WORK ORDER -
Beginning with the line containing "Dolce and Gabbana Ice cream print tea dress" and ending with the line containing "Bone Inlay Chest", write out each line of the records below exactly; pictures and lines outside that range are left out.

INFORMATION SHOWN -
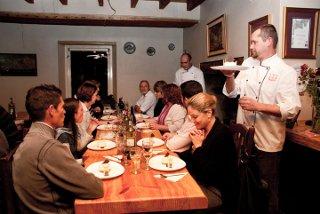 The Red Herring Restaurant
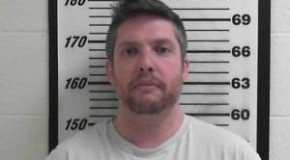 Kaysville teacher arrested on suspicion of sexual abuse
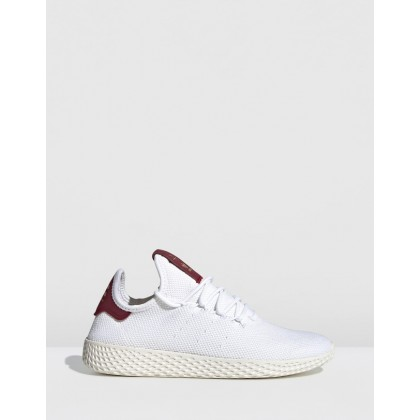 Pharrell Williams Tennis Hu Shoes - Women's Feather White & Collegiate Burgundy by Adidas Originals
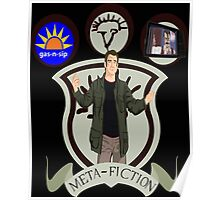 Meta-Fiction Gabriel Poster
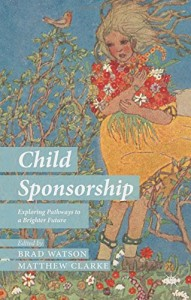 Baixar Challenging child sponsorship pdf, epub, ebook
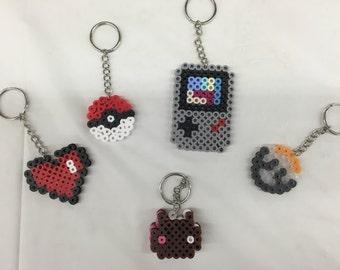 Perler Bead Keychains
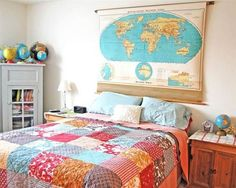 Break out the tool kit! 11 D-I-Y headboards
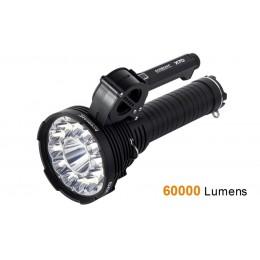 Поисковый фонарь Acebeam X70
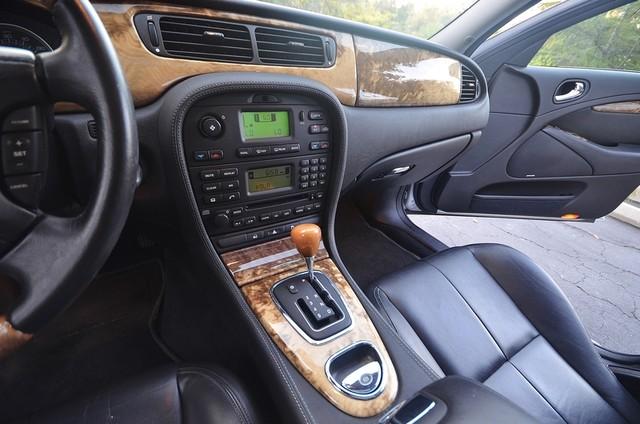 2005 Jaguar S-TYPE Burbank, CA 25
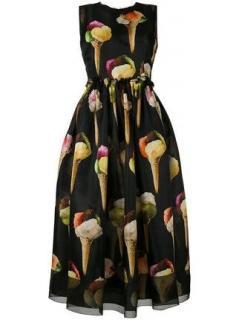 Dolce and Gabbana Ice cream print tea dress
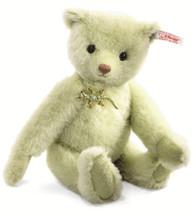 Steiff Lysander Teddy Bear EAN 034923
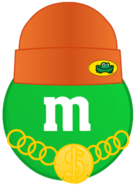 M&M 3-4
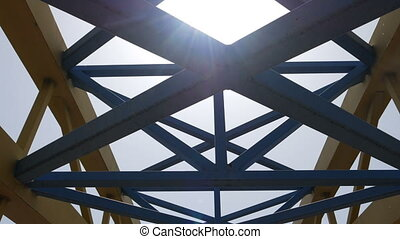 Bridge Construction against sky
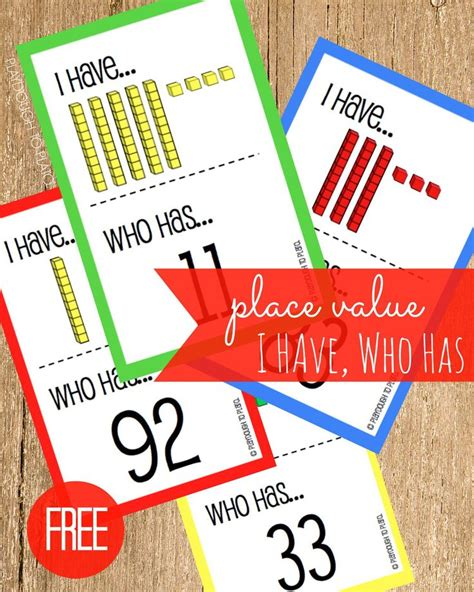 1000+ Ideas About Place Value Projects On Pinterest  Place Values, Project Based Learning And
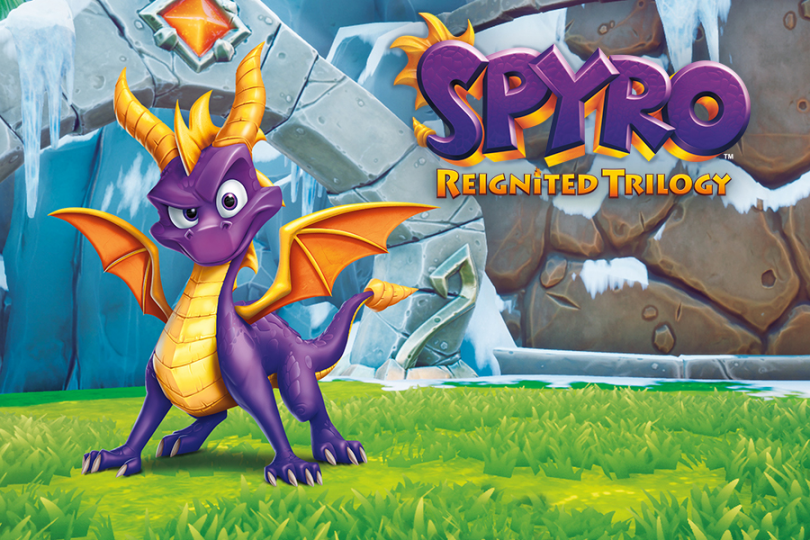 Spyro Reignited Trilogy for macOS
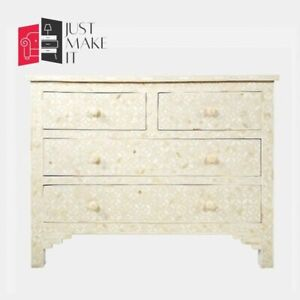 Bone Inlay Chest of Drawer White Floral (MADE TO ORDER)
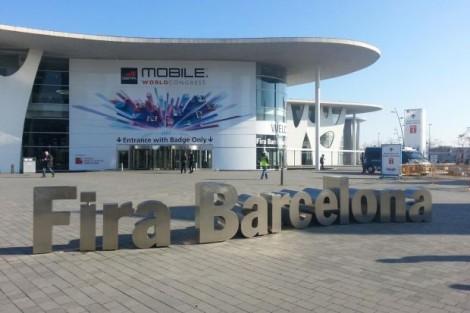 mwc-2014-incepe-ce-telefoane-si-tablete-se-vor-lansa-la-barcelona_2_size1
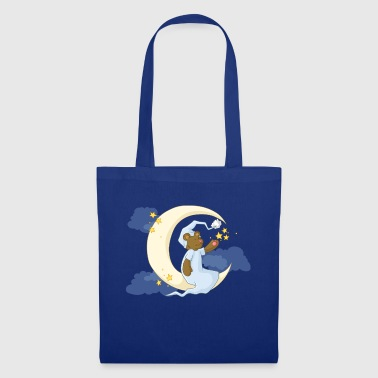 The bear in the moon - Tote Bag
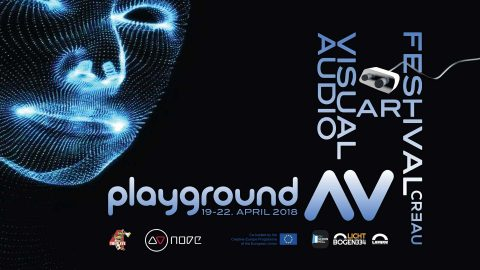 Image for: Playground AV Festival 2018 | LPM 2015 > 2018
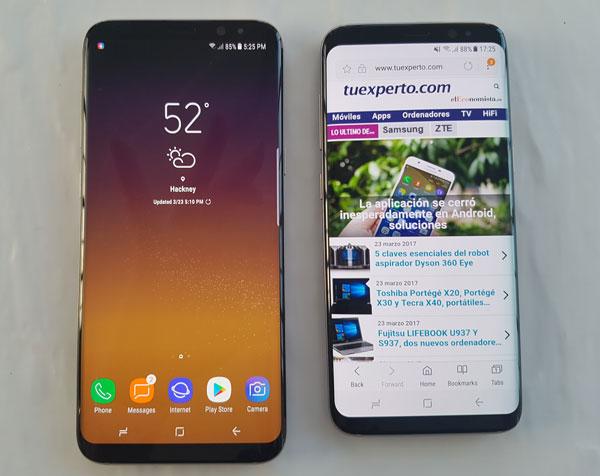 Los Samsung Galaxy S8 y S8+ reciben una actualización con mejoras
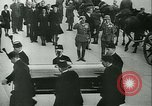Image of Istvan Horthy funeral Budapest Hungary, 1942, second 42 stock footage video 65675020629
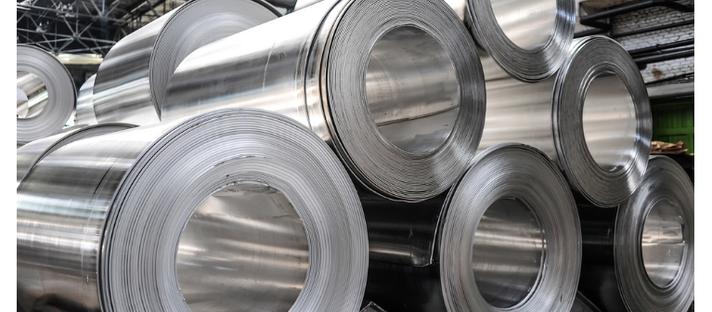 O Canadá pede 'paciência' aos EUA em relação ao alumínio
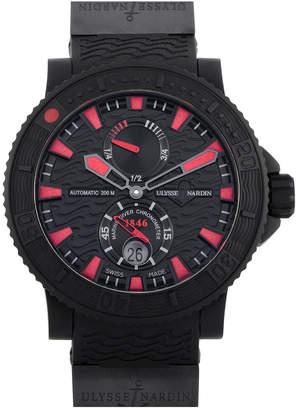 Ulysse Nardin Men's Rubber Watch
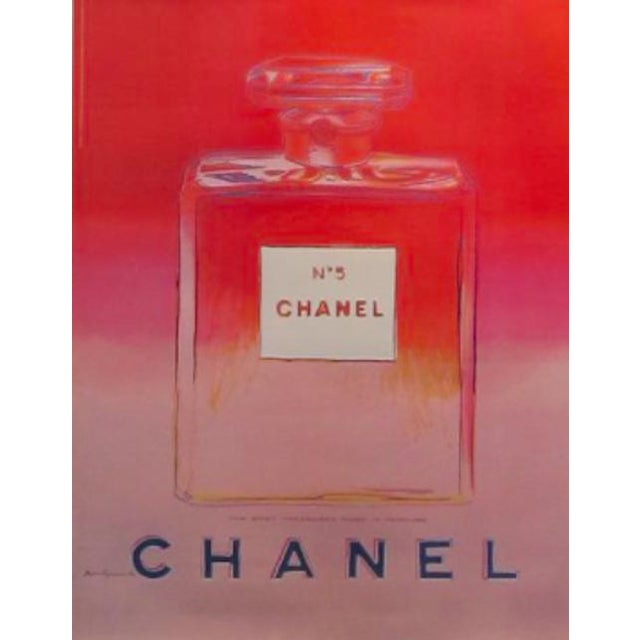 Image of Andy Warhol Chanel #5 Poster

EXERCISE OUTPUT -
 Dolce and Gabbana Ice cream print tea dress
 Steiff Lysander Teddy Bear EAN 034923
 M&M 3-4
 Bridge Construction against sky
 1000+ Ideas About Place Value Projects On Pinterest  Place Values, Project Based Learning And
 Spyro Reignited Trilogy for macOS
 Bone Inlay Chest of Drawer White Floral (MADE TO ORDER)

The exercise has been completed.